--- START ---

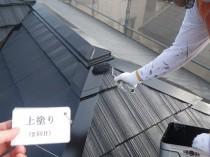 屋根鋼板 上塗り2回目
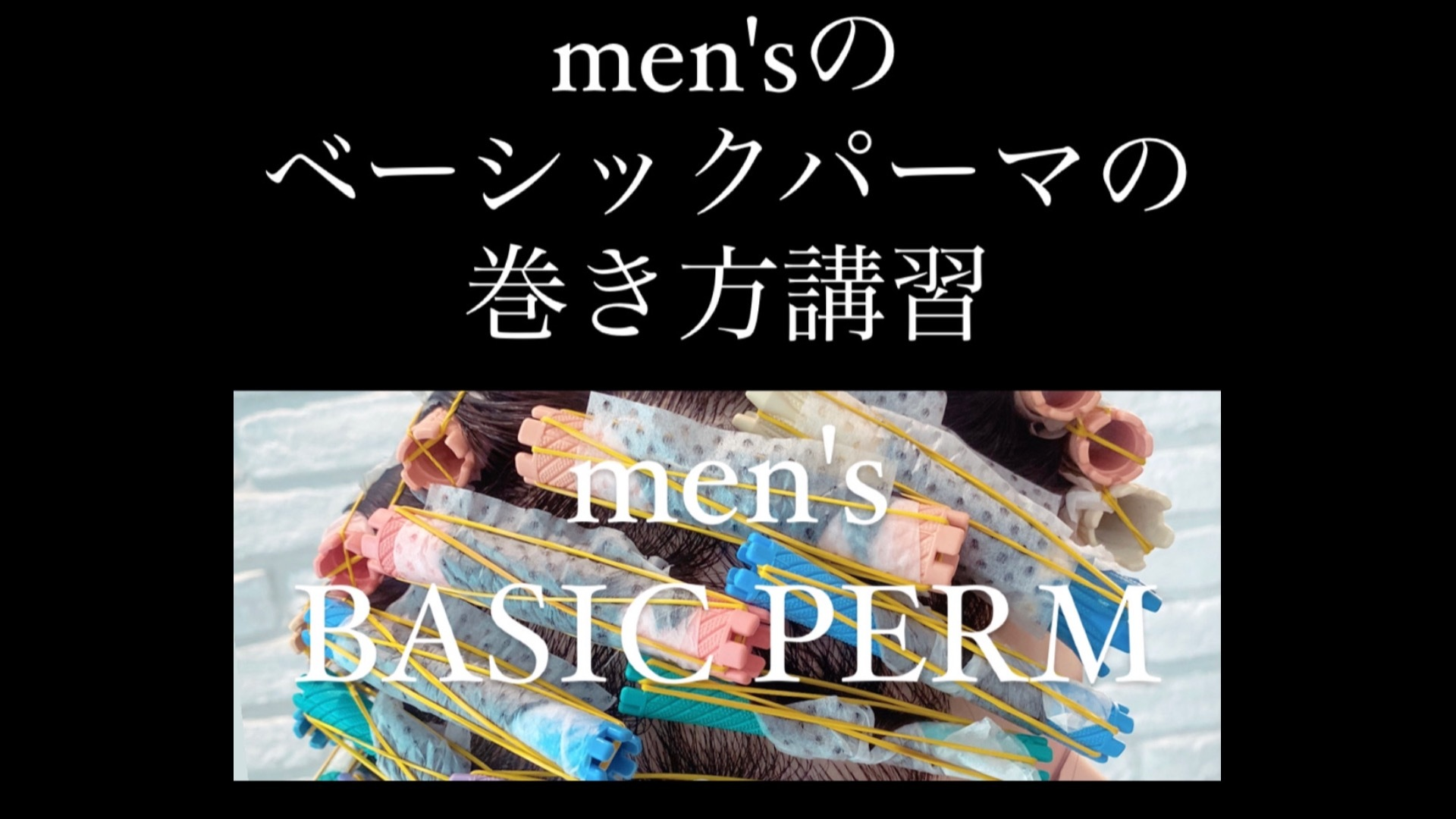 メンズパーマの基本の基本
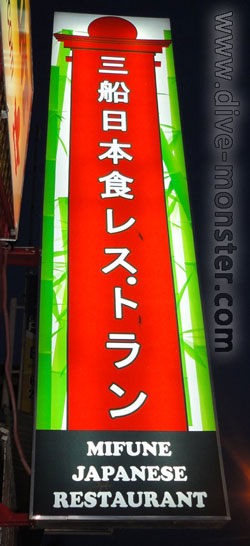 Signboard - Mifune Japanese Restaurant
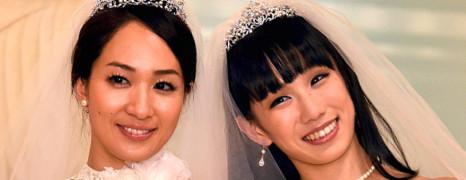 Premier mariage gay au Japon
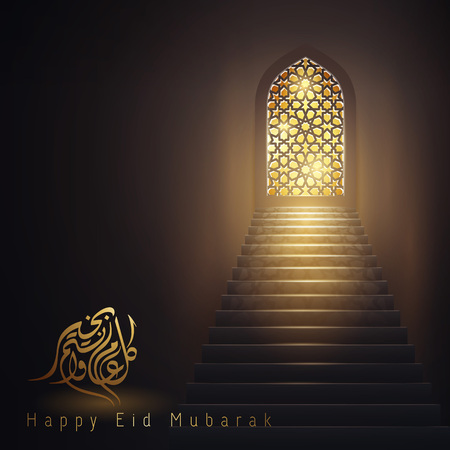 Happy Eid Mubarak greeting islamic vector design mosque door with arabic pattern on stairs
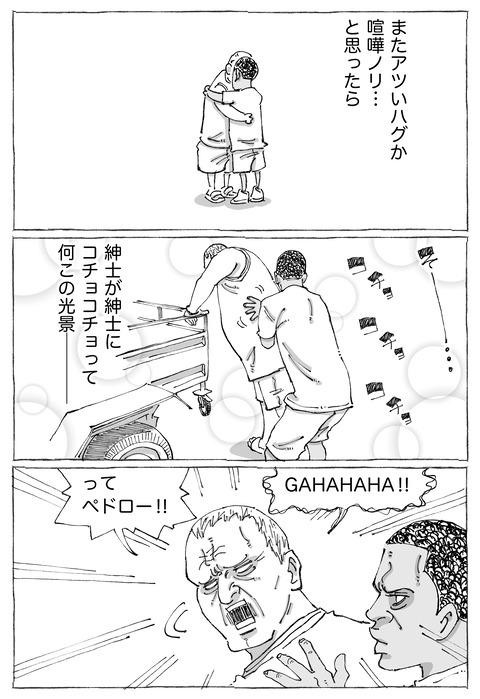 【cuba行脚】15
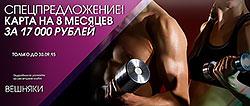 Спецпредложение! Карта на 8 месяцев за 17 000 рублей в клубе «Марк Аврелий Вешняки»!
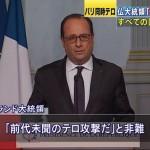 パリ同時多発テロとロシア航空機墜落事件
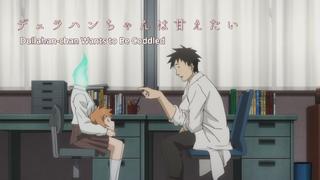 Demi-chan wa kataritai Episode 02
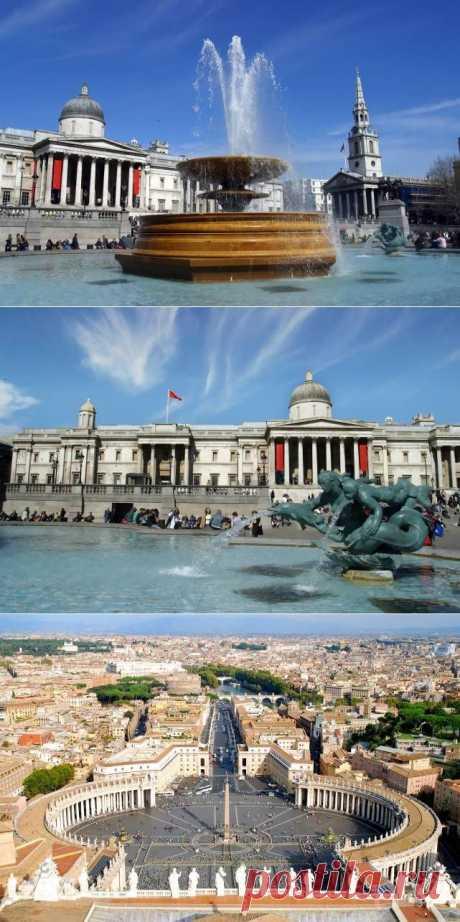 Красивейшие площади мира / Туристический спутник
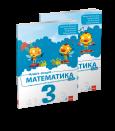 Matematika 3, radna sveska 1. i 2. deo za treći razred osnovne škole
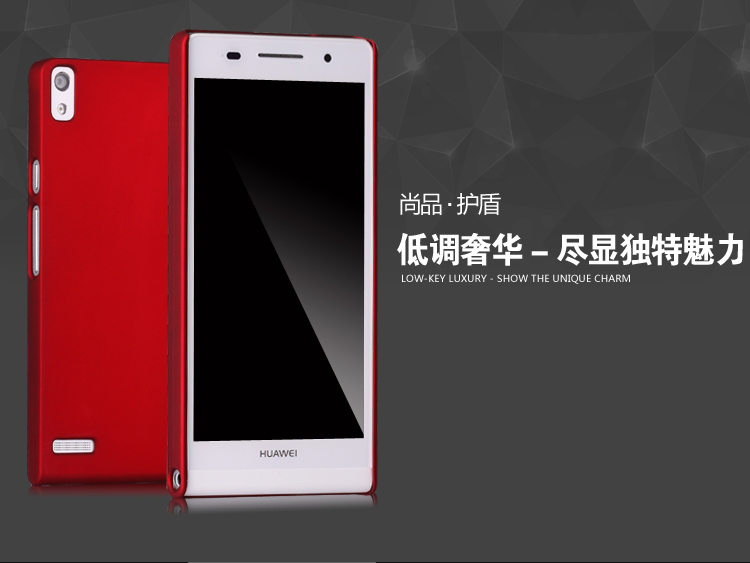 เคส Huawei-Ascend P6 Aixuan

--- END ---

■ About this task
What you write out is the stretch of entries from the line containing "メンズパーマの基本の基本" to the line containing "パリ同時多発テロとロシア航空機墜落事件", word for word, with both end lines and no pictures.

■ Result
 メンズパーマの基本の基本
 Signboard - Mifune Japanese Restaurant
 Premier mariage gay au Japon
 Happy Eid Mubarak greeting islamic vector design mosque door with arabic pattern on stairs
 【cuba行脚】15
 Спецпредложение! Карта на 8 месяцев за 17 000 рублей в клубе «Марк Аврелий Вешняки»!
 パリ同時多発テロとロシア航空機墜落事件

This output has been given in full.